Les associations étaient relevées dans tous les sous-types considérés, dont le TSA, la paralysie cérébrale, le handicap intellectuel et les différences chromosomiques. Le handicap intellectuel était généralement associé aux niveaux de risque les plus élevés. Une analyse de médiation a évalué une part statistiquement expliquée par certaines caractéristiques cliniques, sans démontrer qu’elles causent à elles seules ces écarts.

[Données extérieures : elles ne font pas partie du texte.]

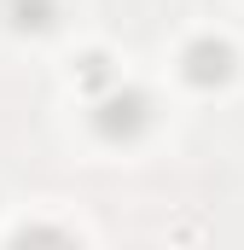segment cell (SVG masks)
Masks as SVG:
<instances>
[{
  "instance_id": "1",
  "label": "cell",
  "mask_w": 244,
  "mask_h": 250,
  "mask_svg": "<svg viewBox=\"0 0 244 250\" xmlns=\"http://www.w3.org/2000/svg\"><path fill=\"white\" fill-rule=\"evenodd\" d=\"M151 123V99L140 93V87H111V93H99V105H93V128L105 134V140H140Z\"/></svg>"
},
{
  "instance_id": "2",
  "label": "cell",
  "mask_w": 244,
  "mask_h": 250,
  "mask_svg": "<svg viewBox=\"0 0 244 250\" xmlns=\"http://www.w3.org/2000/svg\"><path fill=\"white\" fill-rule=\"evenodd\" d=\"M186 82L192 87H227L233 82V70H239V53L227 47V41H215V35H198L192 47H186Z\"/></svg>"
},
{
  "instance_id": "3",
  "label": "cell",
  "mask_w": 244,
  "mask_h": 250,
  "mask_svg": "<svg viewBox=\"0 0 244 250\" xmlns=\"http://www.w3.org/2000/svg\"><path fill=\"white\" fill-rule=\"evenodd\" d=\"M6 23L18 35H47L59 23V0H6Z\"/></svg>"
},
{
  "instance_id": "4",
  "label": "cell",
  "mask_w": 244,
  "mask_h": 250,
  "mask_svg": "<svg viewBox=\"0 0 244 250\" xmlns=\"http://www.w3.org/2000/svg\"><path fill=\"white\" fill-rule=\"evenodd\" d=\"M6 250H81V245H76L64 227H53V221H35V227H18Z\"/></svg>"
},
{
  "instance_id": "5",
  "label": "cell",
  "mask_w": 244,
  "mask_h": 250,
  "mask_svg": "<svg viewBox=\"0 0 244 250\" xmlns=\"http://www.w3.org/2000/svg\"><path fill=\"white\" fill-rule=\"evenodd\" d=\"M81 82H93V87H99V82H111V70H105L99 53H87V59H81Z\"/></svg>"
}]
</instances>
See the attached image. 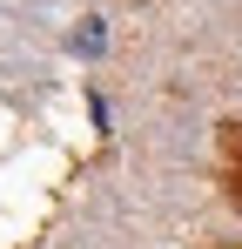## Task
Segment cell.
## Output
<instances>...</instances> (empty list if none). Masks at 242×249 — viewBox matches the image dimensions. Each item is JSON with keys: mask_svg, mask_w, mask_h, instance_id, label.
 <instances>
[{"mask_svg": "<svg viewBox=\"0 0 242 249\" xmlns=\"http://www.w3.org/2000/svg\"><path fill=\"white\" fill-rule=\"evenodd\" d=\"M215 148H222V189H229V202L242 209V122H222Z\"/></svg>", "mask_w": 242, "mask_h": 249, "instance_id": "1", "label": "cell"}, {"mask_svg": "<svg viewBox=\"0 0 242 249\" xmlns=\"http://www.w3.org/2000/svg\"><path fill=\"white\" fill-rule=\"evenodd\" d=\"M101 47H108V27H101V20L87 14V20L74 27V54H101Z\"/></svg>", "mask_w": 242, "mask_h": 249, "instance_id": "2", "label": "cell"}]
</instances>
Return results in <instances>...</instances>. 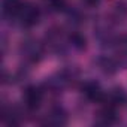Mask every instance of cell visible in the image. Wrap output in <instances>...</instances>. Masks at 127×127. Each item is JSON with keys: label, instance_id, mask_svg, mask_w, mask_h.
<instances>
[{"label": "cell", "instance_id": "1", "mask_svg": "<svg viewBox=\"0 0 127 127\" xmlns=\"http://www.w3.org/2000/svg\"><path fill=\"white\" fill-rule=\"evenodd\" d=\"M18 23L23 26V27H33L39 23V18H40V11L39 8L34 5V3H30V2H23L17 17Z\"/></svg>", "mask_w": 127, "mask_h": 127}, {"label": "cell", "instance_id": "2", "mask_svg": "<svg viewBox=\"0 0 127 127\" xmlns=\"http://www.w3.org/2000/svg\"><path fill=\"white\" fill-rule=\"evenodd\" d=\"M24 102L29 109H37L42 102V91L36 87H29L24 93Z\"/></svg>", "mask_w": 127, "mask_h": 127}, {"label": "cell", "instance_id": "3", "mask_svg": "<svg viewBox=\"0 0 127 127\" xmlns=\"http://www.w3.org/2000/svg\"><path fill=\"white\" fill-rule=\"evenodd\" d=\"M114 55L120 66L127 67V36H123L117 40L114 46Z\"/></svg>", "mask_w": 127, "mask_h": 127}, {"label": "cell", "instance_id": "5", "mask_svg": "<svg viewBox=\"0 0 127 127\" xmlns=\"http://www.w3.org/2000/svg\"><path fill=\"white\" fill-rule=\"evenodd\" d=\"M84 2H85L87 5H97L100 0H84Z\"/></svg>", "mask_w": 127, "mask_h": 127}, {"label": "cell", "instance_id": "4", "mask_svg": "<svg viewBox=\"0 0 127 127\" xmlns=\"http://www.w3.org/2000/svg\"><path fill=\"white\" fill-rule=\"evenodd\" d=\"M23 5V0H2L3 6V17L5 18H15L20 8Z\"/></svg>", "mask_w": 127, "mask_h": 127}]
</instances>
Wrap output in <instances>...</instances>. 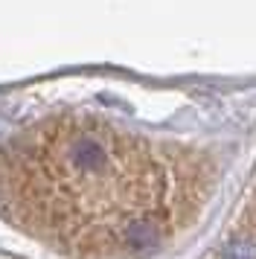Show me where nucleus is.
<instances>
[{
	"label": "nucleus",
	"mask_w": 256,
	"mask_h": 259,
	"mask_svg": "<svg viewBox=\"0 0 256 259\" xmlns=\"http://www.w3.org/2000/svg\"><path fill=\"white\" fill-rule=\"evenodd\" d=\"M0 259H12V256H3V253H0Z\"/></svg>",
	"instance_id": "f03ea898"
},
{
	"label": "nucleus",
	"mask_w": 256,
	"mask_h": 259,
	"mask_svg": "<svg viewBox=\"0 0 256 259\" xmlns=\"http://www.w3.org/2000/svg\"><path fill=\"white\" fill-rule=\"evenodd\" d=\"M216 189L207 154L96 114L0 143V215L67 259H146L192 227Z\"/></svg>",
	"instance_id": "f257e3e1"
}]
</instances>
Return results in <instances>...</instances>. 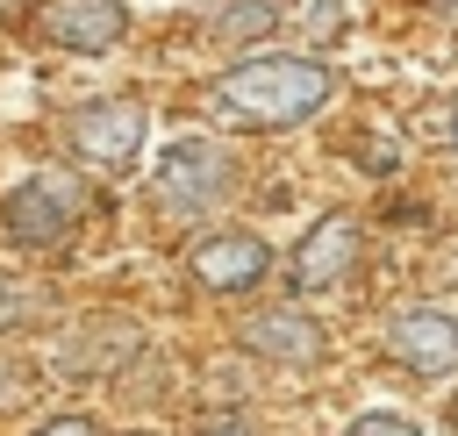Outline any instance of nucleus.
Wrapping results in <instances>:
<instances>
[{
    "label": "nucleus",
    "mask_w": 458,
    "mask_h": 436,
    "mask_svg": "<svg viewBox=\"0 0 458 436\" xmlns=\"http://www.w3.org/2000/svg\"><path fill=\"white\" fill-rule=\"evenodd\" d=\"M329 93H336V71L315 57H250L215 79L208 107L229 129H301L329 107Z\"/></svg>",
    "instance_id": "1"
},
{
    "label": "nucleus",
    "mask_w": 458,
    "mask_h": 436,
    "mask_svg": "<svg viewBox=\"0 0 458 436\" xmlns=\"http://www.w3.org/2000/svg\"><path fill=\"white\" fill-rule=\"evenodd\" d=\"M79 214H86V186H79L72 172H29V179L0 200V229H7L21 250L64 243V236L79 229Z\"/></svg>",
    "instance_id": "2"
},
{
    "label": "nucleus",
    "mask_w": 458,
    "mask_h": 436,
    "mask_svg": "<svg viewBox=\"0 0 458 436\" xmlns=\"http://www.w3.org/2000/svg\"><path fill=\"white\" fill-rule=\"evenodd\" d=\"M229 186H236V157H229V143H215V136H179V143L165 150V164H157V200H165L172 214H200V207H215Z\"/></svg>",
    "instance_id": "3"
},
{
    "label": "nucleus",
    "mask_w": 458,
    "mask_h": 436,
    "mask_svg": "<svg viewBox=\"0 0 458 436\" xmlns=\"http://www.w3.org/2000/svg\"><path fill=\"white\" fill-rule=\"evenodd\" d=\"M64 136H72L79 164L122 172V164H136V150H143V107H136V100H93V107H79V114L64 122Z\"/></svg>",
    "instance_id": "4"
},
{
    "label": "nucleus",
    "mask_w": 458,
    "mask_h": 436,
    "mask_svg": "<svg viewBox=\"0 0 458 436\" xmlns=\"http://www.w3.org/2000/svg\"><path fill=\"white\" fill-rule=\"evenodd\" d=\"M351 264H358V214H322L308 236H301V250L286 257V286L293 293H329V286H344L351 279Z\"/></svg>",
    "instance_id": "5"
},
{
    "label": "nucleus",
    "mask_w": 458,
    "mask_h": 436,
    "mask_svg": "<svg viewBox=\"0 0 458 436\" xmlns=\"http://www.w3.org/2000/svg\"><path fill=\"white\" fill-rule=\"evenodd\" d=\"M186 264H193V279L208 293H250L258 279H272V243L250 236V229H215V236L193 243Z\"/></svg>",
    "instance_id": "6"
},
{
    "label": "nucleus",
    "mask_w": 458,
    "mask_h": 436,
    "mask_svg": "<svg viewBox=\"0 0 458 436\" xmlns=\"http://www.w3.org/2000/svg\"><path fill=\"white\" fill-rule=\"evenodd\" d=\"M386 350L422 379H451L458 372V314L451 307H401L386 322Z\"/></svg>",
    "instance_id": "7"
},
{
    "label": "nucleus",
    "mask_w": 458,
    "mask_h": 436,
    "mask_svg": "<svg viewBox=\"0 0 458 436\" xmlns=\"http://www.w3.org/2000/svg\"><path fill=\"white\" fill-rule=\"evenodd\" d=\"M243 350H250V357H265V365L308 372V365H322L329 336H322V322H315L308 307H265V314H250V322H243Z\"/></svg>",
    "instance_id": "8"
},
{
    "label": "nucleus",
    "mask_w": 458,
    "mask_h": 436,
    "mask_svg": "<svg viewBox=\"0 0 458 436\" xmlns=\"http://www.w3.org/2000/svg\"><path fill=\"white\" fill-rule=\"evenodd\" d=\"M43 36H50L57 50L100 57V50H114V43L129 36V7H122V0H57V7L43 14Z\"/></svg>",
    "instance_id": "9"
},
{
    "label": "nucleus",
    "mask_w": 458,
    "mask_h": 436,
    "mask_svg": "<svg viewBox=\"0 0 458 436\" xmlns=\"http://www.w3.org/2000/svg\"><path fill=\"white\" fill-rule=\"evenodd\" d=\"M143 350V329L129 322V314H100V322H86V343H64V365H79V372H114V365H129Z\"/></svg>",
    "instance_id": "10"
},
{
    "label": "nucleus",
    "mask_w": 458,
    "mask_h": 436,
    "mask_svg": "<svg viewBox=\"0 0 458 436\" xmlns=\"http://www.w3.org/2000/svg\"><path fill=\"white\" fill-rule=\"evenodd\" d=\"M279 0H215L208 14H200V29H208V43H229V50H243V43H258V36H272L279 29Z\"/></svg>",
    "instance_id": "11"
},
{
    "label": "nucleus",
    "mask_w": 458,
    "mask_h": 436,
    "mask_svg": "<svg viewBox=\"0 0 458 436\" xmlns=\"http://www.w3.org/2000/svg\"><path fill=\"white\" fill-rule=\"evenodd\" d=\"M43 307H50L43 293H21V286H7V279H0V329H14V322H36Z\"/></svg>",
    "instance_id": "12"
},
{
    "label": "nucleus",
    "mask_w": 458,
    "mask_h": 436,
    "mask_svg": "<svg viewBox=\"0 0 458 436\" xmlns=\"http://www.w3.org/2000/svg\"><path fill=\"white\" fill-rule=\"evenodd\" d=\"M344 436H422L415 422H401V415H358Z\"/></svg>",
    "instance_id": "13"
},
{
    "label": "nucleus",
    "mask_w": 458,
    "mask_h": 436,
    "mask_svg": "<svg viewBox=\"0 0 458 436\" xmlns=\"http://www.w3.org/2000/svg\"><path fill=\"white\" fill-rule=\"evenodd\" d=\"M36 436H100V422H93V415H57V422H43Z\"/></svg>",
    "instance_id": "14"
},
{
    "label": "nucleus",
    "mask_w": 458,
    "mask_h": 436,
    "mask_svg": "<svg viewBox=\"0 0 458 436\" xmlns=\"http://www.w3.org/2000/svg\"><path fill=\"white\" fill-rule=\"evenodd\" d=\"M200 436H250L243 422H215V429H200Z\"/></svg>",
    "instance_id": "15"
},
{
    "label": "nucleus",
    "mask_w": 458,
    "mask_h": 436,
    "mask_svg": "<svg viewBox=\"0 0 458 436\" xmlns=\"http://www.w3.org/2000/svg\"><path fill=\"white\" fill-rule=\"evenodd\" d=\"M0 14H14V0H0Z\"/></svg>",
    "instance_id": "16"
}]
</instances>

Parmi les facteurs examinés, les troubles hypertensifs ainsi que la dépression et l’anxiété étaient les médiateurs potentiels les plus importants. Les auteurs signalent une limite majeure, une couverture diagnostique incomplète étant possible avec les seuls codes hospitaliers. Les résultats pourraient donc s’appliquer plus sûrement aux personnes dont le handicap est identifié dans ces dossiers, possiblement celles ayant les besoins de soutien les plus élevés.
- Type d’étude
- Étude de cohorte rétrospective populationnelle à partir de registres de naissance et de décès fœtal reliés à des données hospitalières et de services d’urgence.
- Population
- 6 435 742 naissances uniques en Californie entre 2007 et 2021, dont 4 492 mères ayant un diagnostic de handicap intellectuel ou du développement documenté.
Dans cette cohorte californienne, un diagnostic documenté de handicap intellectuel ou du développement était associé à des risques maternels défavorables plus élevés, sans permettre d’établir les causes de ces associations.